Critical advice from the Council of State
The Advisory Division of the Council of State endorses the importance of a structural crisis scheme, but has serious reservations about its implementation. For instance, according to the Council, it is unclear what exactly is meant by ‘viable’ businesses and who determines whether a company meets this criterion. Consequently, it is insufficiently clear which employers can make use of the scheme. Furthermore, the Council doubts whether the bill will be effective in the event of large-scale crises. It is precisely such crises that are characterised by unpredictability in terms of nature, duration and impact, whilst the bill does not make sufficient distinction in this regard. The Council therefore advises against submitting the bill, unless it is amended on these points.
Submitted to the House of Representatives anyway
Despite this critical advice, the government submitted the bill to the House of Representatives on 24 April 2026. In doing so, the government is continuing along the path it has previously set out to establish a structural scheme that supports employers in retaining staff during exceptional crises. The core of the proposal has remained unchanged; employers who experience an average of at least 20% less work over a two-month period may make use of the scheme for up to six months. They may temporarily redeploy employees on full pay, or reduce pay for hours not worked by 10% in combination with a 65% wage subsidy via the UWV.

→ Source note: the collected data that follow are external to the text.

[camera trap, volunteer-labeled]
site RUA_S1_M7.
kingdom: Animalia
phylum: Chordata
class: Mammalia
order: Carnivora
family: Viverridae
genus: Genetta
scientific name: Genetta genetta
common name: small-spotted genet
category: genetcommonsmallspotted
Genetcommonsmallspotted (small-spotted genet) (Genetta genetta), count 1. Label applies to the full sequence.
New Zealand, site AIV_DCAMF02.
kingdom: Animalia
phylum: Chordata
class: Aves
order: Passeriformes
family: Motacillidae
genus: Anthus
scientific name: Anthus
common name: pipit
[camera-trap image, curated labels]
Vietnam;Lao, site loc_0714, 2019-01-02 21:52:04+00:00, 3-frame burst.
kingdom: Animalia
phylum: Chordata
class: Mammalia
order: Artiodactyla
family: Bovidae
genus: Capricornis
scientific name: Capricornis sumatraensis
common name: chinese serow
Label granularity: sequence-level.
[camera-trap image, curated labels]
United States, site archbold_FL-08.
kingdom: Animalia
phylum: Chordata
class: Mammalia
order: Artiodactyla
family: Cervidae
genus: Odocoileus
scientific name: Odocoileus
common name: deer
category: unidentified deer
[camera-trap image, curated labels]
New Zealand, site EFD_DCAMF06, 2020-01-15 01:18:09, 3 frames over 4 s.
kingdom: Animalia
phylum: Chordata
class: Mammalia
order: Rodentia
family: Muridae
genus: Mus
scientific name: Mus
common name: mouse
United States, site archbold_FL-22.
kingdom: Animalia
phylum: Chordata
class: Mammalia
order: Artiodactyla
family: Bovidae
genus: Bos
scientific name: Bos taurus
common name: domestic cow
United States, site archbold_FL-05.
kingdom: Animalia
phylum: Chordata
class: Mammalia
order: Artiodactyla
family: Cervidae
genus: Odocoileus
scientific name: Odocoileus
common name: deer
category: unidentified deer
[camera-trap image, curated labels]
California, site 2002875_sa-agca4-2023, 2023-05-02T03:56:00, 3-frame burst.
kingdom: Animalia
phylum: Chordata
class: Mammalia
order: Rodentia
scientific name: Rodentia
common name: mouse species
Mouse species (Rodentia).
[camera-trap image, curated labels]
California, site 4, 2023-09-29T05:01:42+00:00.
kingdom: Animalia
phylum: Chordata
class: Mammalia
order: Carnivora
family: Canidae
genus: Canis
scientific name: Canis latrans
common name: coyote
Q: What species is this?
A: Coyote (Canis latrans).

What does this mean in practice?
With the bill’s submission to the House of Representatives, the parliamentary debate begins. It is clear that the Council of State’s criticism will play a significant role in this, particularly regarding the definition of ‘viable’ businesses, the scheme’s effectiveness in large-scale crises, and its feasibility and legal certainty. It is therefore quite possible that the bill will be amended during the parliamentary debate.
With its submission to the House of Representatives, the bill is one step closer to being introduced, but the final form of the scheme has not yet been determined. We will keep you informed of further developments.